Written exercise ▸
In the trapping forum thread, what time did the poster leave the house that morning?

# Hmmmmzzzz Yep



## Wizard3686 (Aug 30, 2005)

11:08Am

Well i dont post much on here but i have a good one coming i will know for sure what is going on around 11:30 Am Its gonna be a good one let me tell ya what.:coolgleam


----------



## Wizard3686 (Aug 30, 2005)

Well it is a good one it is about a guy (me) getting his first double and his first k9's 

It started out around 8:30 am i left the house i had 3 **** traps out and 2 k9 sets out. I pulled up to the road to check my **** traps jump outta the truck and start walking down the road. I have 3 sets along this road all with in 150 yards of each other First trap has a small **** in it so i dispatch it and head on down the lane second set is set off but empty i get to the third set and it also has a smaller **** in it so i dispatch it and walk back to the truck. 

I then drive to where i have the k9 sets out it is just about as perfect as you can get two roads come together and it has triangle section of woods where three different lanes meet. The road that runs north and south splits off to meet with the road that runs east and west one lane goes east one lane goes west. Anyways i had one set on the point that is on the N-S road and one set on the point on the east side of the triangle.

Information supplied ▸
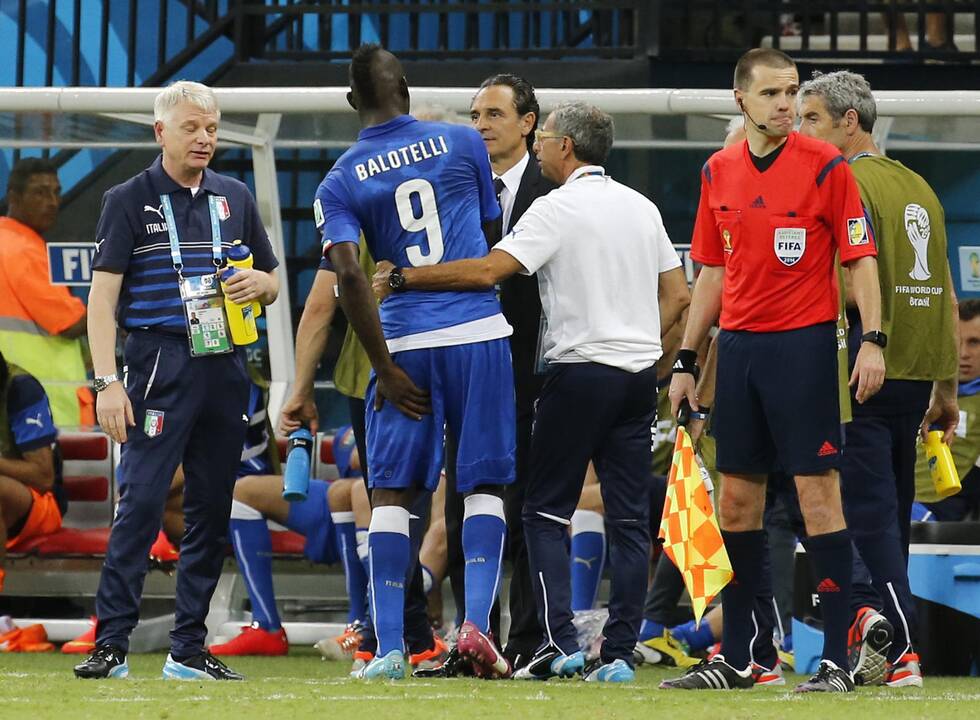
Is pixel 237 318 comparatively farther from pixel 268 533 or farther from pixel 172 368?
pixel 268 533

Solution ▸
Around 8:30 am.